/---

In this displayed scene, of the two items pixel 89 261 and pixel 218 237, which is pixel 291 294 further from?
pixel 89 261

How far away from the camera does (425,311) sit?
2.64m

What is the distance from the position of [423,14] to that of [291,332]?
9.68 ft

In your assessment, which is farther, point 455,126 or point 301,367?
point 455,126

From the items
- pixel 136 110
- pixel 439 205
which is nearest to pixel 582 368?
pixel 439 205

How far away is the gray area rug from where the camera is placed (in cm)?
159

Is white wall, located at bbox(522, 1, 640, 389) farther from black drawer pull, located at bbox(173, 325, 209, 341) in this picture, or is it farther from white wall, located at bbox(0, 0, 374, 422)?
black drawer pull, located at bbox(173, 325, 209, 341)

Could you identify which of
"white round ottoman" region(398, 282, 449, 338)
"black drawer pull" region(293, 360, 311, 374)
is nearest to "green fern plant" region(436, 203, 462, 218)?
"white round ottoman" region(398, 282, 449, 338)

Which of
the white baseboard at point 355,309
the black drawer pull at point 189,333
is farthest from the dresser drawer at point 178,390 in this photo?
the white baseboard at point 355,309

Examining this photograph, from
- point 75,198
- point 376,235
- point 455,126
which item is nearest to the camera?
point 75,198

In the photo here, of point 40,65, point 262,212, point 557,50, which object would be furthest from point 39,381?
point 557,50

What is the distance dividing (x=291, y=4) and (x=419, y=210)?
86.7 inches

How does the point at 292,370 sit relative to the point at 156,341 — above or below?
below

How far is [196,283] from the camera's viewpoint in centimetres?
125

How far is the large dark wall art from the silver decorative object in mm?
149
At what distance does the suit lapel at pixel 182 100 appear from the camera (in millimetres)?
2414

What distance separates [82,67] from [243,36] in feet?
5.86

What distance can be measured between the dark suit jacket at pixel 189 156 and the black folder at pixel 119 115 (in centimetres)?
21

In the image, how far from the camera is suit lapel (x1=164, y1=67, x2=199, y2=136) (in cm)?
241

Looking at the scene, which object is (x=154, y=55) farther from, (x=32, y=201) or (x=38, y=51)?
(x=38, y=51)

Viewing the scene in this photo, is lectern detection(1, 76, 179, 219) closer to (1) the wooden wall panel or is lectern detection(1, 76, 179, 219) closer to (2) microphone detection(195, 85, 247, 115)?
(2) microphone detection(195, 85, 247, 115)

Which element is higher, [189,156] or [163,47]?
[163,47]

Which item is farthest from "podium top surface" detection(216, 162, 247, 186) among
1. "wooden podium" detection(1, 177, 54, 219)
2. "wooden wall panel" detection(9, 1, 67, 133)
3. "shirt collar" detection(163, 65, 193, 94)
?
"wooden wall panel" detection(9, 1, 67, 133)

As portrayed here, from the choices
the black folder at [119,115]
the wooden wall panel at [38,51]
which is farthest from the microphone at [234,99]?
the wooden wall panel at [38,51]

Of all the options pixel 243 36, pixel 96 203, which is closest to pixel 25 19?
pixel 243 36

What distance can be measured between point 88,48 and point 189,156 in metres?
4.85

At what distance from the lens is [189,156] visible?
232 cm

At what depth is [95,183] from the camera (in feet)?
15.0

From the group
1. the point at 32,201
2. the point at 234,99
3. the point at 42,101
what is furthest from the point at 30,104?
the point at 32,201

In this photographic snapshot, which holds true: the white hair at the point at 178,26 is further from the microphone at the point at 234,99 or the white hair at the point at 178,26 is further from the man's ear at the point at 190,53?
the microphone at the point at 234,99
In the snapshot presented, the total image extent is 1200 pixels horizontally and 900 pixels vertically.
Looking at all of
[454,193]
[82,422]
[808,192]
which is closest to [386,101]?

\---

■ **Brief**: Extract every line of the material above and reproduce each one verbatim, in its original order.

■ **Solution to this exercise**:
In this displayed scene, of the two items pixel 89 261 and pixel 218 237, which is pixel 291 294 further from?
pixel 89 261

How far away from the camera does (425,311) sit?
2.64m

What is the distance from the position of [423,14] to that of [291,332]?
9.68 ft

In your assessment, which is farther, point 455,126 or point 301,367?
point 455,126

From the items
- pixel 136 110
- pixel 439 205
which is nearest to pixel 582 368?
pixel 439 205

How far away is the gray area rug from where the camera is placed (in cm)?
159

Is white wall, located at bbox(522, 1, 640, 389) farther from black drawer pull, located at bbox(173, 325, 209, 341) in this picture, or is it farther from white wall, located at bbox(0, 0, 374, 422)?
black drawer pull, located at bbox(173, 325, 209, 341)

Could you identify which of
"white round ottoman" region(398, 282, 449, 338)
"black drawer pull" region(293, 360, 311, 374)
is nearest to "green fern plant" region(436, 203, 462, 218)?
"white round ottoman" region(398, 282, 449, 338)

Which of
the white baseboard at point 355,309
the black drawer pull at point 189,333
is farthest from the dresser drawer at point 178,390 in this photo?
the white baseboard at point 355,309

Examining this photograph, from
- point 75,198
- point 376,235
- point 455,126
which item is nearest to the camera?
point 75,198

In the photo here, of point 40,65, point 262,212, point 557,50, which object would be furthest from point 39,381?
point 557,50

What is the distance dividing (x=291, y=4) and (x=419, y=210)?
86.7 inches

How does the point at 292,370 sit relative to the point at 156,341 — above or below?
below

How far is [196,283] from the camera's viewpoint in centimetres?
125

How far is the large dark wall art from the silver decorative object in mm?
149
At what distance does the suit lapel at pixel 182 100 appear from the camera (in millimetres)?
2414

What distance separates [82,67] from [243,36] in feet?
5.86

What distance can be measured between the dark suit jacket at pixel 189 156 and the black folder at pixel 119 115 (in centimetres)?
21

In the image, how far from the camera is suit lapel (x1=164, y1=67, x2=199, y2=136) (in cm)?
241

Looking at the scene, which object is (x=154, y=55) farther from, (x=32, y=201) or (x=38, y=51)?
(x=38, y=51)

Viewing the scene in this photo, is lectern detection(1, 76, 179, 219) closer to (1) the wooden wall panel or is lectern detection(1, 76, 179, 219) closer to (2) microphone detection(195, 85, 247, 115)?
(2) microphone detection(195, 85, 247, 115)

Which element is higher, [189,156] or [163,47]?
[163,47]

Which item is farthest from "podium top surface" detection(216, 162, 247, 186) among
1. "wooden podium" detection(1, 177, 54, 219)
2. "wooden wall panel" detection(9, 1, 67, 133)
3. "shirt collar" detection(163, 65, 193, 94)
?
"wooden wall panel" detection(9, 1, 67, 133)

As portrayed here, from the choices
the black folder at [119,115]
the wooden wall panel at [38,51]
which is farthest from the microphone at [234,99]?
the wooden wall panel at [38,51]

Of all the options pixel 243 36, pixel 96 203, which is closest to pixel 25 19?
pixel 243 36

What distance can be measured between point 88,48 and point 189,156 in metres?
4.85

At what distance from the lens is [189,156] visible?
232 cm

At what depth is [95,183] from the camera (in feet)?
15.0

From the group
1. the point at 32,201
2. the point at 234,99
3. the point at 42,101
what is furthest from the point at 30,104?
the point at 32,201

In this photographic snapshot, which holds true: the white hair at the point at 178,26 is further from the microphone at the point at 234,99 or the white hair at the point at 178,26 is further from the man's ear at the point at 190,53?
the microphone at the point at 234,99
In the snapshot presented, the total image extent is 1200 pixels horizontally and 900 pixels vertically.
Looking at all of
[454,193]
[82,422]
[808,192]
which is closest to [386,101]?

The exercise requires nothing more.